• _DOCUMENT EXCERPT_:
Yemeni poet and politician (1917–1982)

Abdullah Abdulwahab Noman (1917 – 5 July 1982) was a Yemeni poet and politician. He is the author of the Yemeni national anthem and was one of the founders of the Free Yemeni Party.

== Biography ==

Abdullah Noman was born in 1917 in Turbah Dhubhan, in southwestern Yemen. His father, Abdulwahab Noman, was the mayor of Al-Hajaria appointed by the Ottoman Empire and was executed after his participation in the 1948 revolution against Imam Yahya Hamid al-Din, following an imprisonment of about 25 years. His cousin is the late Prime Minister Mohammed Ahmed Noman and one of the pioneers of the national movement.

He received his education from his father in Al-Hajaria and his place of detention in Sana'a, and then from the scholar Abdullah Al-Muazbi in Zabid.

He worked as a teacher at the Ahmadiyya School in Ta'izz from 1941 to 1944. He left his province after being warned of an imminent arrest order from Ahmed bin Yahya Hamid al-Din, and he fled south to Aden which was then a British protectorate. Noman worked as a teacher in the Ba Zar'a School in Aden and contributed to the establishment of the Free Party. He also published the newspaper "Sawt al-Yemen" ("Voice of Yemen"), which opposed the Imamate rule in the north. He wrote hot political articles in other Aden newspapers, such as "Fatah al-Jazira," under the pseudonym "Yemeni without Shelter."

One of the most important milestones in his life was the establishment of the newspaper "Al-Fadool". He edited articles under the pen name "Bisbas" on the al-Kifah newspaper. Noman returned to North Yemen after the September 1962 revolution that overthrew the theocratic monarchy, but was later imprisoned in the Rad'a Prison from 1966 to 1967 by order of the Egyptian Army for his opposition to the Egyptian intervention in the North Yemen Civil War. He held several positions in the republican government, including Minister of Information and Unity Affairs.

• _DATA SEGMENT_:
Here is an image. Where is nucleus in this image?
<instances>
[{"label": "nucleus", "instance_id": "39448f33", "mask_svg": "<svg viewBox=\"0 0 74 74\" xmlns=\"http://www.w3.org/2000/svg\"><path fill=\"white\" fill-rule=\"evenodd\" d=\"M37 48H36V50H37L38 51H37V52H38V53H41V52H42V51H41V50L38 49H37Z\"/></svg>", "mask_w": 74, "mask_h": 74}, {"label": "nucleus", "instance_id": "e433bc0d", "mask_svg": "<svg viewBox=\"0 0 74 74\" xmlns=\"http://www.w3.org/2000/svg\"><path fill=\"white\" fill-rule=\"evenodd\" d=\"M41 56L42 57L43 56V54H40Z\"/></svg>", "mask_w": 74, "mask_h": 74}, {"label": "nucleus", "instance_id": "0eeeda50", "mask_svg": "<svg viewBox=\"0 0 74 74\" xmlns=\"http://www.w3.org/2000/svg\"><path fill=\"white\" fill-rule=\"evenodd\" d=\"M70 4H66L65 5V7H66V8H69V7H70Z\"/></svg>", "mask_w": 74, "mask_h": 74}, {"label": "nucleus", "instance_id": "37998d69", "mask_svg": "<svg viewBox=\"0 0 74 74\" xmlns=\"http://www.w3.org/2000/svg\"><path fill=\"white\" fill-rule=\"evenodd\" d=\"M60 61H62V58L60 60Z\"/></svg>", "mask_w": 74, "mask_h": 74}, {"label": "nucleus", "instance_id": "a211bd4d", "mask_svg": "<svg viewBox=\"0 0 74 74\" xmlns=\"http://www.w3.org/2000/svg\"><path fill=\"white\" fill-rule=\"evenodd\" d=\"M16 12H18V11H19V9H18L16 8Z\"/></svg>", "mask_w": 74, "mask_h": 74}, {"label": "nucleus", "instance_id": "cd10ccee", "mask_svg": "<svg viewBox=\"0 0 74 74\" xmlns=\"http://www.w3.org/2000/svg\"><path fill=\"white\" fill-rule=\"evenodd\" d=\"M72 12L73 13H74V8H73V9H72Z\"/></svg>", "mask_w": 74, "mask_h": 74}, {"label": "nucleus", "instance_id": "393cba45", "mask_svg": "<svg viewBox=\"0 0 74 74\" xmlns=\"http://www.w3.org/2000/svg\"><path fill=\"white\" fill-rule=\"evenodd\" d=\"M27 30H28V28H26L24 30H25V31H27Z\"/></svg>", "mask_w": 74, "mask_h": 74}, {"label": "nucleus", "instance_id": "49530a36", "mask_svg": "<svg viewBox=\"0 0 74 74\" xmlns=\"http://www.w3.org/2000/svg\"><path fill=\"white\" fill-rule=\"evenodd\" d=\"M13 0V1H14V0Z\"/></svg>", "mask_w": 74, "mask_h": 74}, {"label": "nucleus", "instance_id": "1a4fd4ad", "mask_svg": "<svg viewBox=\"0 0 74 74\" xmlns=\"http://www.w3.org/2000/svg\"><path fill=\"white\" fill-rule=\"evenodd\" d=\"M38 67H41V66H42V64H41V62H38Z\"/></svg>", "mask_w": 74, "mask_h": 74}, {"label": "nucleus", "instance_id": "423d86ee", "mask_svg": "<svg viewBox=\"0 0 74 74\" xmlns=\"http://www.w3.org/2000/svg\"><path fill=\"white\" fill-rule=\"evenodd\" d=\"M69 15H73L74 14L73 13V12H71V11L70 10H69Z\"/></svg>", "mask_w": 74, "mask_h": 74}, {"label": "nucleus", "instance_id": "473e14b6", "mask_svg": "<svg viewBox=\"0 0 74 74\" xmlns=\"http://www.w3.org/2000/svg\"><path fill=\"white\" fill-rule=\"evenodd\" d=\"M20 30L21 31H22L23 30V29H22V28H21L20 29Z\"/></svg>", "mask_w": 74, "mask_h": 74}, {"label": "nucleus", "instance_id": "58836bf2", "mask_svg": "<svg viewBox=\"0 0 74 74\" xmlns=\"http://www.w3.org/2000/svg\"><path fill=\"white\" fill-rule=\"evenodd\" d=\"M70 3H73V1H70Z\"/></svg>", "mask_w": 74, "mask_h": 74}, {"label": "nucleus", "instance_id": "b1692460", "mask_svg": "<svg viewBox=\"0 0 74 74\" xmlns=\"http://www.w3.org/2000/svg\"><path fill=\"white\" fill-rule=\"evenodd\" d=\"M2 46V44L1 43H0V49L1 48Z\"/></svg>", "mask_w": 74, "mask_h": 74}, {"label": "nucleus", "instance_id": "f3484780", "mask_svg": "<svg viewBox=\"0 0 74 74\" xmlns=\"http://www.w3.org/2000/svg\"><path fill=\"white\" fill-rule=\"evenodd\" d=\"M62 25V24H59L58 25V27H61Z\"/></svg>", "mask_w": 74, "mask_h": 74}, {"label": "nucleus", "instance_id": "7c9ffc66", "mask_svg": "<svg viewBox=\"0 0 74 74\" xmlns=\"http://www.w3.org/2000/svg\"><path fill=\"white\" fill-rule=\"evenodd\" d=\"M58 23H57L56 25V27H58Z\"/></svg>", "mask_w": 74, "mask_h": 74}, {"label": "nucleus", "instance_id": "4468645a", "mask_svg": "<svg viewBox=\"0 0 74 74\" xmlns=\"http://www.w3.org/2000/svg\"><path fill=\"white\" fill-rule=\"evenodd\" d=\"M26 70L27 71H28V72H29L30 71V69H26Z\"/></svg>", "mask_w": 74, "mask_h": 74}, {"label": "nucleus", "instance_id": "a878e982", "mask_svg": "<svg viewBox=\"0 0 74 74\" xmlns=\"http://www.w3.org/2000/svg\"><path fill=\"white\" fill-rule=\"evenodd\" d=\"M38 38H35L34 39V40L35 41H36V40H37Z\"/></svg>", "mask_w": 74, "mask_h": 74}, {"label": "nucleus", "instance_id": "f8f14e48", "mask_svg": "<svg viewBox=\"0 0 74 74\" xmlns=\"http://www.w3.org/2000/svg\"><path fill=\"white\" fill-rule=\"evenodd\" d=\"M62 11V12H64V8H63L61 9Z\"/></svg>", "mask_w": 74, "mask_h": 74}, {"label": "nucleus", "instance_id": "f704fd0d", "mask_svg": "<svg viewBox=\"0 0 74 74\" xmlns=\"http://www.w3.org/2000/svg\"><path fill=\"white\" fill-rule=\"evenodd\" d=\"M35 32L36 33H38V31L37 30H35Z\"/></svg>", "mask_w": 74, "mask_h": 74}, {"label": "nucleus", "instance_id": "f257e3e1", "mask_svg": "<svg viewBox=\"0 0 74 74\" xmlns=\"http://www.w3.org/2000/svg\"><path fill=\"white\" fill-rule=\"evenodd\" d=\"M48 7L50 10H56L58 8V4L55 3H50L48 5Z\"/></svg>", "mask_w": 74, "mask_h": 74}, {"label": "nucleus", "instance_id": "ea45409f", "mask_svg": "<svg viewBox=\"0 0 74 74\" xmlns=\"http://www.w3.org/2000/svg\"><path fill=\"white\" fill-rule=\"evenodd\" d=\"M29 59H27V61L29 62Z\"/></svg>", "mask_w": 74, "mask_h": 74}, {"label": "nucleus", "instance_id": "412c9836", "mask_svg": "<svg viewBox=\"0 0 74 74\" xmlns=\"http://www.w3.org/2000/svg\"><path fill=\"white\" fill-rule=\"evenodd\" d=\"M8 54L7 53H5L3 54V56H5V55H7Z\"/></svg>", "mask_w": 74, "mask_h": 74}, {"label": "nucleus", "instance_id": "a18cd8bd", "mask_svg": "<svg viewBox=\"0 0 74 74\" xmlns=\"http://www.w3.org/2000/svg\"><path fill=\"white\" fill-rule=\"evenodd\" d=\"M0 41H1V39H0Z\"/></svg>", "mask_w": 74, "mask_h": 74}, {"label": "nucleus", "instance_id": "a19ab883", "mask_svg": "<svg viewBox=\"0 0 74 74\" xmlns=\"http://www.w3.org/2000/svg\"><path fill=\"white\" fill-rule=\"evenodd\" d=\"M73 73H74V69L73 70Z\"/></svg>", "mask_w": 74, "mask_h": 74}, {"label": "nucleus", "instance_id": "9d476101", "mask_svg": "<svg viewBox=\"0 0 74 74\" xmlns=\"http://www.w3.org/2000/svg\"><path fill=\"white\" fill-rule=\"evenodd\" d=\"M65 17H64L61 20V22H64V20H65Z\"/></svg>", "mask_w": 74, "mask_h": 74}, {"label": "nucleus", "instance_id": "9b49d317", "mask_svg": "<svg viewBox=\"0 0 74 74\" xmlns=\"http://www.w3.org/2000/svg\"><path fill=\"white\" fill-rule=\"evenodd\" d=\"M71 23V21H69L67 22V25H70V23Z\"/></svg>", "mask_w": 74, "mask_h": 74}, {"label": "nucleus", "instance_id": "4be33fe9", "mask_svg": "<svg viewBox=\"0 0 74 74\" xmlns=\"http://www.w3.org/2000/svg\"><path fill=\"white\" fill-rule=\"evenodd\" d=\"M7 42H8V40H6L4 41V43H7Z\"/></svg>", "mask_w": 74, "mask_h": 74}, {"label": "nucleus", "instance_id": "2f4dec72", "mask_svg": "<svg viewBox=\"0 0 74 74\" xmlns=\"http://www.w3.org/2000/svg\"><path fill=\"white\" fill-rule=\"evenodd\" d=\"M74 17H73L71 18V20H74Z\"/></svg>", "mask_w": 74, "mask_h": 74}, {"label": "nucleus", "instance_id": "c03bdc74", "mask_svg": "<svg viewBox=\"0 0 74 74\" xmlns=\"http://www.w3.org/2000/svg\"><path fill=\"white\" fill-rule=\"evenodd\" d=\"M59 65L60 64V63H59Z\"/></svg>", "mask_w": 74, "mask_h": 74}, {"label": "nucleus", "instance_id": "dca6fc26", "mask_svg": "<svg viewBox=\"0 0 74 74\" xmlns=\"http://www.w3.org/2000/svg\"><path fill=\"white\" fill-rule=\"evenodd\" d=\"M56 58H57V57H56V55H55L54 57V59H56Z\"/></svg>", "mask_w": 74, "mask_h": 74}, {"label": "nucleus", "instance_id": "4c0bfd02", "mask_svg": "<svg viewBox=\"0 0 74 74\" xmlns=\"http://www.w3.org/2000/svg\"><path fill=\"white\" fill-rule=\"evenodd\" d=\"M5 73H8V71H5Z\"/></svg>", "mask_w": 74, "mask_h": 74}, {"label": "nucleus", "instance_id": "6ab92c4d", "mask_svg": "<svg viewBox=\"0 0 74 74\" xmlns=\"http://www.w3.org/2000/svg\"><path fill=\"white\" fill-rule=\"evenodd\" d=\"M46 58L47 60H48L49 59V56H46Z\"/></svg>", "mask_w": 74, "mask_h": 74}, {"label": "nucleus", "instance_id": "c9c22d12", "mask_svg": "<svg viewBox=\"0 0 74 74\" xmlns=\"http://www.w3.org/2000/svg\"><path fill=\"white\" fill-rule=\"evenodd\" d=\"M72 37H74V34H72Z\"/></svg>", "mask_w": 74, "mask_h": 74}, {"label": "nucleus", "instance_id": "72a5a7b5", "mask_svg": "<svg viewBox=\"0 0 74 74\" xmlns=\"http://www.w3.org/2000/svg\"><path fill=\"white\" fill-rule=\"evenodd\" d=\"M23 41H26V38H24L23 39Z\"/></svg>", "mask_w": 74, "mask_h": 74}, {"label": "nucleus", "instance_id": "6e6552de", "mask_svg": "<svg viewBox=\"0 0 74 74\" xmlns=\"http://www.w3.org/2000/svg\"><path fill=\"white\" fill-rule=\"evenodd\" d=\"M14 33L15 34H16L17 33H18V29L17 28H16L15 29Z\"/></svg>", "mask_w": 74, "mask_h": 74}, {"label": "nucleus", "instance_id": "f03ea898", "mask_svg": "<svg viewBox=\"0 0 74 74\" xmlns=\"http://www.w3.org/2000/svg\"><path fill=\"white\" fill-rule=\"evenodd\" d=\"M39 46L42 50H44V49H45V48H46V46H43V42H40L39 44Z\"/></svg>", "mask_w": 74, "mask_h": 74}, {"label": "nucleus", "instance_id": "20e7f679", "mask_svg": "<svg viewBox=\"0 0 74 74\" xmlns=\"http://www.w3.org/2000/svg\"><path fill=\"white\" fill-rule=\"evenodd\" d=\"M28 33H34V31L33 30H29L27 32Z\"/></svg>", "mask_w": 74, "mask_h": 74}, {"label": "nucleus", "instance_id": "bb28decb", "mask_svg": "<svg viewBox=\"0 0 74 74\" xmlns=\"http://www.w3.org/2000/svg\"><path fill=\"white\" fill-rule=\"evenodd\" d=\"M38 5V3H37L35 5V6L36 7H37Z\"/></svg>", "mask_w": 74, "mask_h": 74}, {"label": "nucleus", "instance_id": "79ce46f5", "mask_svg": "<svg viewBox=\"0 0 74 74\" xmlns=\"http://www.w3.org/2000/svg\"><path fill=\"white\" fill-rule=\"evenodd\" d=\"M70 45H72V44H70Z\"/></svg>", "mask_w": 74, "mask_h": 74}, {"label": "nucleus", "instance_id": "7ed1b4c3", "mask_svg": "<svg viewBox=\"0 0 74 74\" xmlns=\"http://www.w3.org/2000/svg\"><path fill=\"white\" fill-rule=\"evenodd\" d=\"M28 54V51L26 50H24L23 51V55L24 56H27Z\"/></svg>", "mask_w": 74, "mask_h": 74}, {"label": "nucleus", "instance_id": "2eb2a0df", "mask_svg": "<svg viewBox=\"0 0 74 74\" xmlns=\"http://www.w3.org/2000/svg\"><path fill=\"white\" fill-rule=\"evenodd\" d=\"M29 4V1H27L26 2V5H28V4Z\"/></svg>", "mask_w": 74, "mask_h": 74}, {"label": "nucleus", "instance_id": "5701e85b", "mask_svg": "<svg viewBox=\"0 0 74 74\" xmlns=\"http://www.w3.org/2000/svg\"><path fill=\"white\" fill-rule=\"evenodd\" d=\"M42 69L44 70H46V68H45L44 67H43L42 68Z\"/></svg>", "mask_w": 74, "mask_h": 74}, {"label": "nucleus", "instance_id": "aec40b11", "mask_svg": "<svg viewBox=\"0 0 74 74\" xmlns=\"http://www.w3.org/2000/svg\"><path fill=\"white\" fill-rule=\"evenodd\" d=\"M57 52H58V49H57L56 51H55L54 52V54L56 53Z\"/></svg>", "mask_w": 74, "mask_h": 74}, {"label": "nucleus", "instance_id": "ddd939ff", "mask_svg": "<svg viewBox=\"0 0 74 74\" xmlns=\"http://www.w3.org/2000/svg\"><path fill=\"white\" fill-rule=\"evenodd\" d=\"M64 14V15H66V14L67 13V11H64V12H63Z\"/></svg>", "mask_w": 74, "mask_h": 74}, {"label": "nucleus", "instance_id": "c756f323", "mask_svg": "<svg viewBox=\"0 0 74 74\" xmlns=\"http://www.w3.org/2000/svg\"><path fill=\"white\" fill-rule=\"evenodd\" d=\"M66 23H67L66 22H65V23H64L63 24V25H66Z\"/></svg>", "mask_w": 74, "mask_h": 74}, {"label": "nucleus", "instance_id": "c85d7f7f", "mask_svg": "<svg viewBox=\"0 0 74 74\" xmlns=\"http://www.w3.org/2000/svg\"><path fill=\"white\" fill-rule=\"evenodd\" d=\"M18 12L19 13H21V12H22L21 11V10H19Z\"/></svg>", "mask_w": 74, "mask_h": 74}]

• _USING THE INFORMATION_:
[a] Name every newspaper mentioned in the Abdullah Noman biography.
[b] Answer these questions from the Abdullah Noman biography:
(i) Where was Noman born?
(ii) In which town did he study with the scholar Abdullah Al-Muazbi?
(iii) In which prison was he held from 1966 to 1967?
The listing is separate from the Abdullah Noman biography and has no connection to it.

• _SOLUTIONS TO THE EXERCISE_:
[a] Sawt al-Yemen, Fatah al-Jazira, Al-Fadool, al-Kifah

[b]
(i) Turbah Dhubhan, in southwestern Yemen
(ii) Zabid
(iii) The Rad'a Prison